The point-slope form is another useful way to write the equation of a line. It is most helpful when you know a point on the line and the slope but not the y-intercept. The form is given by \( y - y_1 = m(x - x_1) \), where \( (x_1, y_1) \) is a known point and \( m \) is the slope of the line. This form allows direct input of these known values to establish an equation for the line. For the exercise, since the slope \( m \) is known to be \( \frac{3}{4} \) and the point \( (2, -3) \) is given, we can plug these into the point-slope form: * \( y + 3 = \frac{3}{4}(x - 2) \). By solving for \( y \), it becomes easier to convert this equation into the slope-intercept form, where it is often simpler to read and interpret the graphically.

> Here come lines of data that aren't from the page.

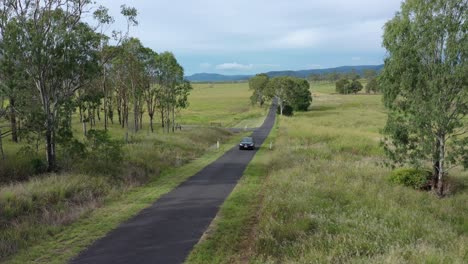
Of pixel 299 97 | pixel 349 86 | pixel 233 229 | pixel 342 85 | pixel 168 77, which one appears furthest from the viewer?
pixel 342 85

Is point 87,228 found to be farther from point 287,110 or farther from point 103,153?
point 287,110

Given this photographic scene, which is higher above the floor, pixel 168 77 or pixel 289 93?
pixel 168 77

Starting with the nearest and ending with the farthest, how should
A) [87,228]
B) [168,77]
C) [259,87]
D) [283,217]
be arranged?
1. [87,228]
2. [283,217]
3. [168,77]
4. [259,87]

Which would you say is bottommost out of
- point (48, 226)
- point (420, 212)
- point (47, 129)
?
point (420, 212)

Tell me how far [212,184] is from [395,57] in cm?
1159

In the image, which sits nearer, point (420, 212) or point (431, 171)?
point (420, 212)

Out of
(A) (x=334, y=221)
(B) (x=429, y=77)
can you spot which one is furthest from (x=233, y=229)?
(B) (x=429, y=77)

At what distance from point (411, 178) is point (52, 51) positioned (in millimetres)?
20265

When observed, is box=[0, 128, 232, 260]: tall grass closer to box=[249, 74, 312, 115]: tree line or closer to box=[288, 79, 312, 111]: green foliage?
box=[249, 74, 312, 115]: tree line

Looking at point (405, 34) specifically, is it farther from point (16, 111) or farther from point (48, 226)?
point (16, 111)

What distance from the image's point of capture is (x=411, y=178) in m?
20.2

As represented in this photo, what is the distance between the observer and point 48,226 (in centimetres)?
1148

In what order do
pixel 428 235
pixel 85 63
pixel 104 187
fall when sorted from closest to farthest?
pixel 428 235
pixel 104 187
pixel 85 63

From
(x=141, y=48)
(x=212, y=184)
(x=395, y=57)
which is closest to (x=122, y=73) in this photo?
(x=141, y=48)
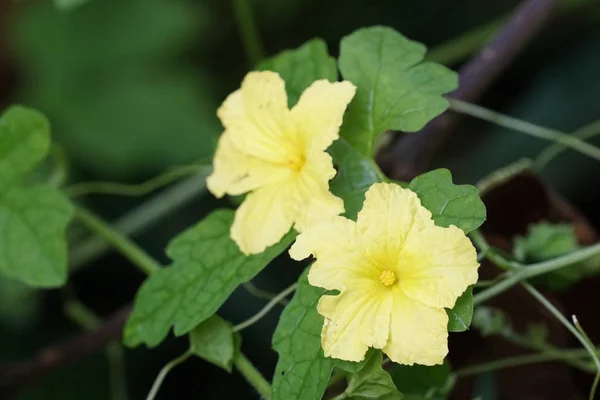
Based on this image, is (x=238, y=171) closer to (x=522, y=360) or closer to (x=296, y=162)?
(x=296, y=162)

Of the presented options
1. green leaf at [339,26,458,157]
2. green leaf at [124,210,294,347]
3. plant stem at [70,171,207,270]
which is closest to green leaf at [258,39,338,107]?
green leaf at [339,26,458,157]

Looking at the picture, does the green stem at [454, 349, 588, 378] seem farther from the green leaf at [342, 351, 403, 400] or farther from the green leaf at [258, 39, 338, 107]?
the green leaf at [258, 39, 338, 107]

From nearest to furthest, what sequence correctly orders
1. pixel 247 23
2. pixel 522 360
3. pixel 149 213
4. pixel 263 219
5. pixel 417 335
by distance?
pixel 417 335 → pixel 263 219 → pixel 522 360 → pixel 247 23 → pixel 149 213

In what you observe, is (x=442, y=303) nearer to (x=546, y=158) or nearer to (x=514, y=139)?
(x=546, y=158)

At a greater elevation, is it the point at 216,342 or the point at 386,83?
the point at 386,83

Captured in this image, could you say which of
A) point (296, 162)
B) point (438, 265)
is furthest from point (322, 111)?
point (438, 265)

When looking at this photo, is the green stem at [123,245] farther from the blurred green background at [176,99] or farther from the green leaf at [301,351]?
the blurred green background at [176,99]

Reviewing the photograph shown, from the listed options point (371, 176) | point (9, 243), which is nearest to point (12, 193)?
point (9, 243)
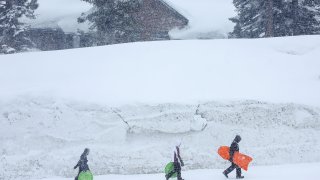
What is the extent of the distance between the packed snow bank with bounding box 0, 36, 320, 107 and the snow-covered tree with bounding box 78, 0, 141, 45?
3.49 metres

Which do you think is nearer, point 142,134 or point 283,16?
point 142,134

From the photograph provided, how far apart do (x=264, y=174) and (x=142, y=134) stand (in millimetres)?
3513

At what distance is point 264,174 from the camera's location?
1017cm

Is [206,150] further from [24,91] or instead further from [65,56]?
[65,56]

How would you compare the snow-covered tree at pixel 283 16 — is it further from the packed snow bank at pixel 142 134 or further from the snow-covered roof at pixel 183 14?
the packed snow bank at pixel 142 134

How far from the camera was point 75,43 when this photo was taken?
26109mm

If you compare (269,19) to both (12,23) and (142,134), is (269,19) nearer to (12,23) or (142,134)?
(142,134)

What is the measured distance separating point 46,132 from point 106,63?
3.93 m

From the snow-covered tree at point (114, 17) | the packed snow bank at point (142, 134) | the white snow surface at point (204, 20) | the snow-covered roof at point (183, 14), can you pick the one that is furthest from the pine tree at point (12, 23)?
the packed snow bank at point (142, 134)

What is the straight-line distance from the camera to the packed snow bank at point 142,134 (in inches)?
434

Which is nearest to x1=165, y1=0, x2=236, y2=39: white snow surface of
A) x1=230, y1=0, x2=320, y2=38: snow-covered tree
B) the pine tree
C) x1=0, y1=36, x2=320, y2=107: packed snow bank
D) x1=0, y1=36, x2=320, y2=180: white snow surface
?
x1=230, y1=0, x2=320, y2=38: snow-covered tree

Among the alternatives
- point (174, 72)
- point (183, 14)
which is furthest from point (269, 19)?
point (174, 72)

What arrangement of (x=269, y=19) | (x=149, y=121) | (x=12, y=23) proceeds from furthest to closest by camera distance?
(x=12, y=23), (x=269, y=19), (x=149, y=121)

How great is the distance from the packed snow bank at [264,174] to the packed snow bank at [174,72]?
2.09 metres
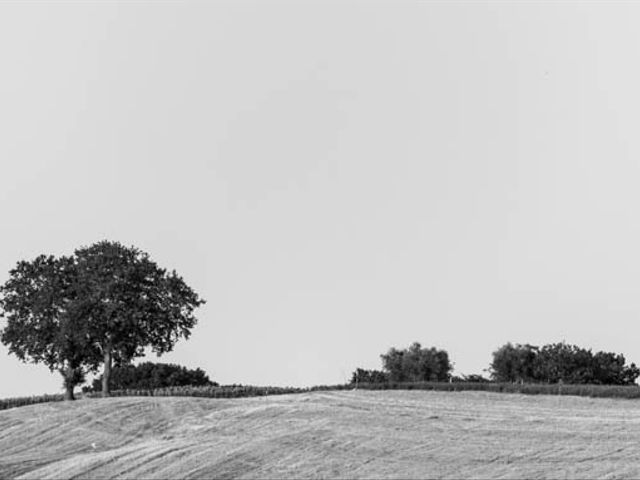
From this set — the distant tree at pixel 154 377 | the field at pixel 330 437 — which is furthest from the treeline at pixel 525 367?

Parallel lines in a plane are lines that never intersect. This means they have the same slope, but different y-intercepts. The fact that parallel lines share the same slope is really crucial, as it simplifies finding equations for lines parallel to a given line. In our exercise, we were asked to find a line parallel to \( y = \frac{3}{4}x + 2 \). Knowing that parallel lines share the same slope, our new line must also have a slope of \( \frac{3}{4} \). By applying the point-slope form using the point \( (2, -3) \) and this slope, we establish the equation of our new line as \( y = \frac{3}{4}x - \frac{9}{2} \). The difference in the y-intercept from the original line is what keeps these two lines from intersecting, confirming their parallel nature.